## KEGIATAN A
Salin kata demi kata bagian teks tentang kekerasan seksual di antara "Jadi, kekerasan seksual" dan "seksual (Lazzarini, 2013).", termasuk kedua batas tersebut.
## KEGIATAN B
Menurut teks tentang kekerasan seksual, berapa bentuk kekerasan seksual yang telah ditemukan oleh Komnas Perempuan?

## KUTIPAN YANG DIBERIKAN

|
Foto: deviantart.com |
Apa
yang terlintas di pikiran kalian saat mendengar istilah “kekerasan seksual”?
Banyak dari kalian mungkin dengan cepat menjawab perkosaan. Tidak salah, sama
sekali tidak. Namun, saat kita menyoal kekerasan seksual, ternyata jawaban di
atas tidak cukup mumpuni, lho...
Jadi, kekerasan seksual
itu apa, sih?
Kekerasan
seksual adalah suatu perilaku yang mengarah pada hal-hal yang berkaitan dengan hubungan
seks baik berupa kata-kata sampai perbuatan yang tidak disetujui oleh
korbannya, merendahkan korbannya, atau memanfaatkan korbannya. Kekerasan
seksual dapat berupa kata-kata atau candaan (humor) porno, memperlihatkan
bagian tubuh atau gambar porno, menyentuh bagian tubuh, sampai dengan memaksa
melakukan hubungan seksual (Lazzarini, 2013).
Dalam hukum Indonesia,
kekerasan seksual seperti perkosaan tercantum dalam KUHP (Kitab Undang-undang
Hukum Pidana) dan dipandang sebagai pelanggaran terhadap kesusilaan. Adapun
Komnas Perempuan (2013), dengan berdasar pada pengalaman para penyintas,
menyerukan agar kekerasan seksual dimaknai sebagai:
- pelanggaran
Hak Asasi Manusia (HAM) yang berakar pada diskriminasi berbasis gender;
- tindakan
seksual, atau percobaan untuk mendapatkan tindakan seksual, atau ucapan yang
menyasar seksual, atau tindakan untuk memperdagangkan atau tindakan yang
menyasar seksualitas seseorang yang dilakukan dengan paksaan, intimidasi,
ancaman, penahanan, tekanan psikologis atau penyalahgunaan kekuasaan, atau
dengan mengambil kesempatan dari lingkungan yang koersif, atau atas seseorang
yang tidak mampu memberikan persetujuan yang sesungguhnya;
-
tindakan yang bersifat
seksual itu tidak terbatas pada penyerangan fisik kepada tubuh seseorang dan
dapat termasuk tindakan-tindakan yang tidak melibatkan penetrasi ataupun kontak
fisik.
Merujuk
pada penjelasan di atas, jelas bahwa menyoal kekerasan seksual, tidak memulu
hanya bicara mengenai perkosaan. Bahkan, Komnas Perempuan hingga kini telah
menemukan 15 bentuk dari kekerasan seksual. Berikut bentuk-bentuk kekerasan
seksual tersebut:
- Perkosaan;
-
Intimidasi seksual termasuk ancaman atau
percobaan perkosaan;
-
Pelecehan seksual;
-
Eksploitasi seksual;
-
Perdagangan perempuan untuk tujuan
seksual;
-
Prostitusi paksa;
-
Perbudakan seksual;
-
Pemaksaan perkawinan, termasuk cerai
gantung;
-
Pemaksaan kehamilan;
-
Pemaksaan
aborsi;
-
Pemaksaan
kontrasepsi dan sterilisasi;
-
Penyiksaan
seksual;
-
Penghukuman
tidak manusiawi dan bernuansa seksual;
-
Praktik
tradisi bernuansa seksual yang membahayakan atau mendiskriminasi perempuan;
- Kontrol
seksual, termasuk melalui aturan diskriminatifberalasan moralitas dan agama.

## BLOK DATA
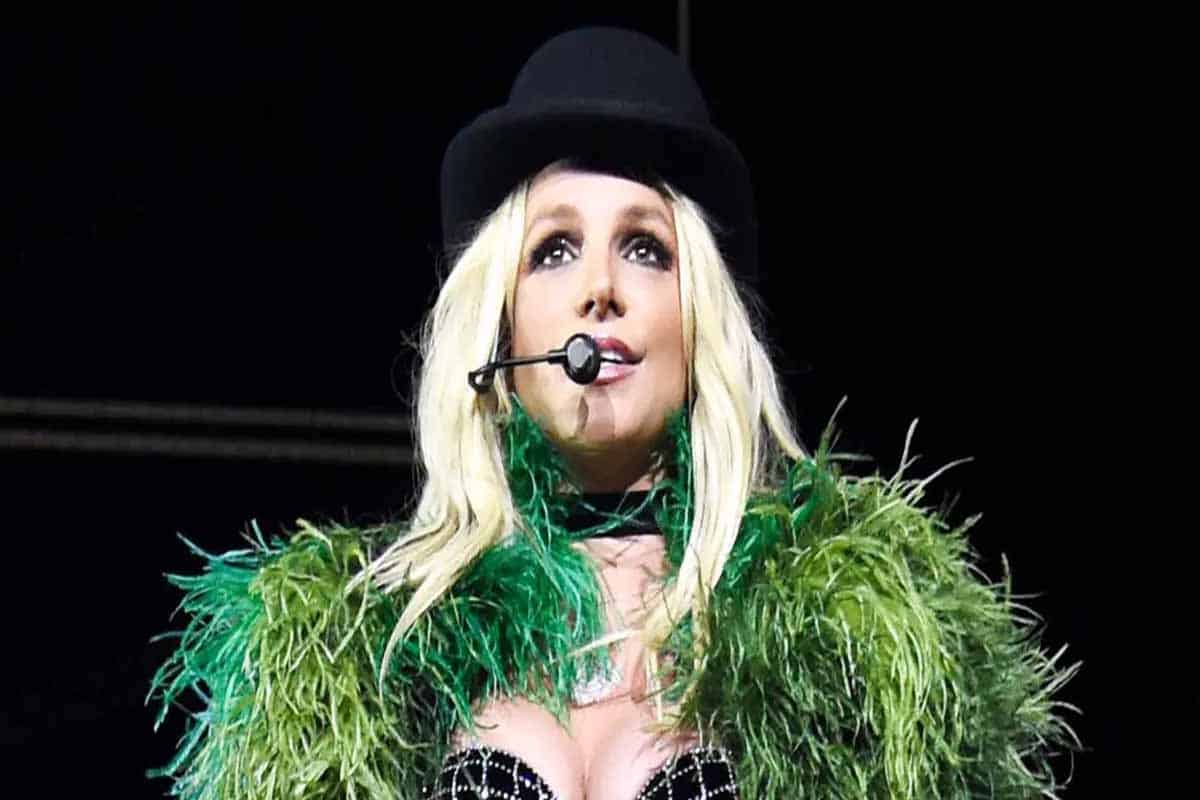 Britney Spears rompe el silencio con un poderoso mensaje familiar Britney Spears rompe el silencio con un poderoso mensaje familiar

## HASIL YANG DIHARAPKAN A
Jadi, kekerasan seksual
itu apa, sih?
Kekerasan
seksual adalah suatu perilaku yang mengarah pada hal-hal yang berkaitan dengan hubungan
seks baik berupa kata-kata sampai perbuatan yang tidak disetujui oleh
korbannya, merendahkan korbannya, atau memanfaatkan korbannya. Kekerasan
seksual dapat berupa kata-kata atau candaan (humor) porno, memperlihatkan
bagian tubuh atau gambar porno, menyentuh bagian tubuh, sampai dengan memaksa
melakukan hubungan seksual (Lazzarini, 2013).

## HASIL YANG DIHARAPKAN B
Komnas Perempuan telah menemukan 15 bentuk kekerasan seksual.